“Nos hiciste, Señor, para ti, y nuestro corazón está inquieto hasta que descanse en ti.”
San Agustín

Hay días —y noches— en los que uno siente que el alma se quiebra en silencio. No porque
haya una tragedia puntual, sino porque la vida, con sus exigencias y su peso, nos ha ido
limando hasta dejarnos casi sin borde. Y, en ese borde, justo ahí, aparece la pregunta que
nadie quiere hacer en voz alta:
¿Qué hago con esta soledad que no entiendo y con este cansancio que nadie ve?

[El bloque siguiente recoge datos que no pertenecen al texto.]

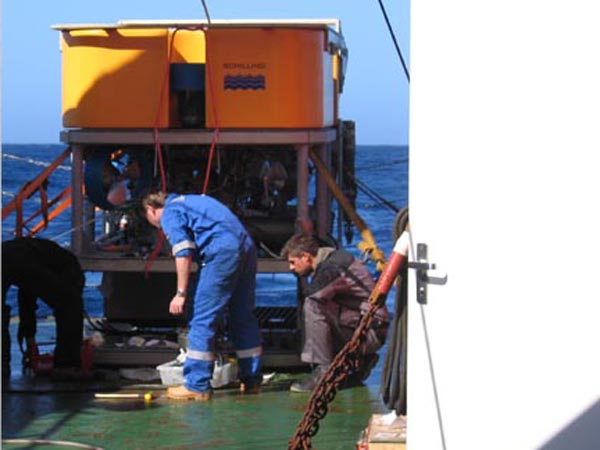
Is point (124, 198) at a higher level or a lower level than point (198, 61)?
lower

A veces creemos que la espiritualidad es un discurso, una práctica elegante, un hábito de
fin de semana. Pero no. La espiritualidad es un instinto: la urgencia de darle cuerpo a lo
intangible, de abrazar lo que no podemos nombrar, de buscar una voz más grande que la
nuestra cuando la nuestra ya no responde.

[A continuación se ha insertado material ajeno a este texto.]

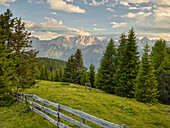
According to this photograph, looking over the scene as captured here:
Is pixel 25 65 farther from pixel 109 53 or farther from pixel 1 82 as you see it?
pixel 109 53

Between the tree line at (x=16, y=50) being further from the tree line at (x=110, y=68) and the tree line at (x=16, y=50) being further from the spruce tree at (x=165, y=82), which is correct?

Hay quien cree que la ausencia de fe es libertad. Pero no tener fe —lo he visto, lo he
sentido— convierte al ser humano en un animal que habla desde el vacío. La fe no es una
doctrina: es una necesidad. Agua para la garganta seca. Aire para el corazón exhausto. Y,
sobre todo, un espejo: la posibilidad de reconocernos cuando ya no sabemos quiénes
somos.
La vida moderna, tan ruidosa y tan urgente, nos exige una fortaleza que no siempre
tenemos. Perdemos la esencia sin darnos cuenta, nos vamos apagando sin anunciarlo. Y
entonces llega la sombra más oscura: esa soledad que pesa más que cualquier pérdida.
Esa que no libera. Esa que encierra.

Y es justo ahí donde sufren los que más fe necesitan, los que creen que ya no pueden más,
los que sienten que su alma se disuelve. Lo pienso a menudo cuando recuerdo las palabras
que Santa Teresa escribió para quienes temían hundirse:
“Nada te turbe, nada te espante; todo se pasa, Dios no se muda. La paciencia todo lo
alcanza. Quien a Dios tiene, nada le falta. Solo Dios basta.
”
Pocas frases sostienen tanto con tan poco. Pocas son capaces de recordarnos —con esa
dulzura antigua y esa fuerza inquebrantable— que lo eterno permanece incluso cuando lo
humano se derrumba. Que hay algo que no cambia. Que hay un refugio que no depende del
mundo.
San Juan dijo que la luz brilla en las tinieblas, y las tinieblas no la han vencido. Lo pienso
cuando veo cómo, en los momentos más insoportables, llega alguien. Una presencia
inesperada. Una mirada que sostiene. Una palabra que no juzga. Un gesto pequeño que
evita que te rompas.
Ese es el amigo para el fin del mundo.A veces tiene nombre. A veces es una coincidencia. A veces es un silencio.A veces eres tú
mismo cuando logras escucharte.
Y otras veces —casi siempre— es Dios enviándote un recordatorio de que la vida, incluso
cuando duele, sigue siendo tuya.
La historia está llena de mujeres que vivieron éxtasis espirituales: visiones, despertares,
desbordamientos del alma. No eran delirios. Eran formas radicales de decir que el espíritu
también tiene hambre, también busca, también suplica. Ellas entendieron que hay virtudes
que solo crecen en la oscuridad, y vicios que solo se revelan cuando ya no puedes huir de
tus propios pensamientos.
Porque cuando todo colapsa, cuando todo cae, cuando sientes que quieres desaparecer
—sí, incluso cuando piensas en la muerte como un alivio— hay una razón mayor por la que
sigues aquí. No lo digo desde un credo, sino desde la experiencia humana:
nadie permanece vivo por accidente. Siempre hay un propósito que aún no comprendes.
Y cuando abras la puerta —no la de tu casa, sino la de tu alma— entenderás que lo divino
nunca se fue. Que estuvo ahí, esperando tu permiso. Que la respuesta nunca fue la que
querías, pero sí la que necesitabas.
Así que si te sientes perdido, si crees que el mundo se acaba, si ya no encuentras tu
nombre en tu propia historia, recuerda esto:
Dios siempre envía un amigo para el fin del mundo. A veces llega tarde. Pero siempre llega.